Ejercicio propuesto: Devuelve de forma literal el pasaje del texto sobre la jerarquía de la Iglesia Católica que va desde "En los hechos" hasta "los gobiernos democráticos.", incluido este último.

Extracto del texto:
Se trata de un modus operandi más que conocido. Reducida su influencia social en el ágora pública y en las instituciones del Estado, la jerarquía de la Iglesia Católica acude a la presión para imponer sus peculiares criterios sobre la sociedad y el Estado. Se habla de la “jerarquía de la Iglesia Católica” porque dicha Iglesia es bastante más que su cúpula gobernante. Se habla de Iglesia Católica porque en el mundo –y en nuestro país, Dios sea loado– hay muchas otras iglesias (incluso muchas otras iglesias cristianas) que la Apostólica Romana. Pero, en el lenguaje coloquial de los argentinos y aun en sus expresiones mediáticas más cultivadas, se llama “Iglesia” a la jerarquía cupular de la Iglesia de Roma. El poder –decía Humpty Dumpty– es llamar a las cosas como uno quiere. O aun mejor, lograr que otros las llamen como uno quiere.
En otros terrenos no le va tan bien a “la Iglesia” que viene pagando en el terreno social, y en el mundo de los pobres tan luego, una dualidad creciente. Su severidad hacia los defectos de la gente común, su regresividad en materia de costumbres, su falta de calidez humana contrastan con su cercanía a los poderes fácticos y con los modos monárquicos y distantes de sus dignatarios. Por eso, otras vertientes de credos cristianos le viene disputando con creciente éxito el universo de los humildes, a fuerza de ser más cercanos, más alegres, más coloquiales, a su modo más humildes. Se los suele llamar “protestantes” que es otro triunfo retórico de “la Iglesia”, que fue quien los denominó así. En rigor son otros cristianos.
En los hechos la jerarquía de la Iglesia argentina ha funcionado como un aliado de los peores statu quo, como un freno al cambio, como un ombudsman de la reacción. No debe asombrar, entonces, que el establishment cultural y mediático le atribuya a “la Iglesia” un predicamento moral superior y repita con ensoñación sus diatribas contra los gobiernos democráticos.

Datos almacenados:
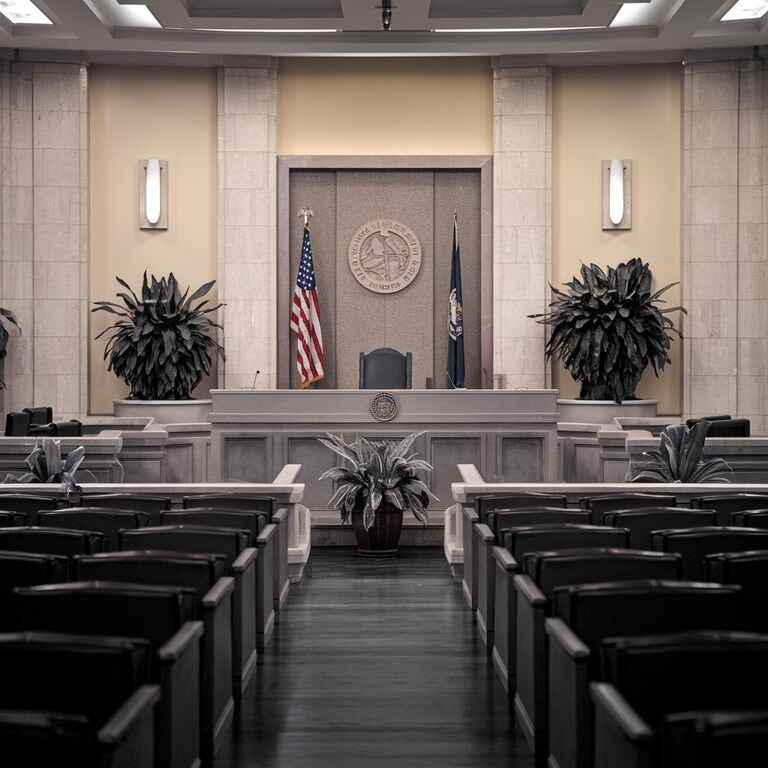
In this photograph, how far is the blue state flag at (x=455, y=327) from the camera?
38.0ft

Respuesta al ejercicio:
En los hechos la jerarquía de la Iglesia argentina ha funcionado como un aliado de los peores statu quo, como un freno al cambio, como un ombudsman de la reacción. No debe asombrar, entonces, que el establishment cultural y mediático le atribuya a “la Iglesia” un predicamento moral superior y repita con ensoñación sus diatribas contra los gobiernos democráticos.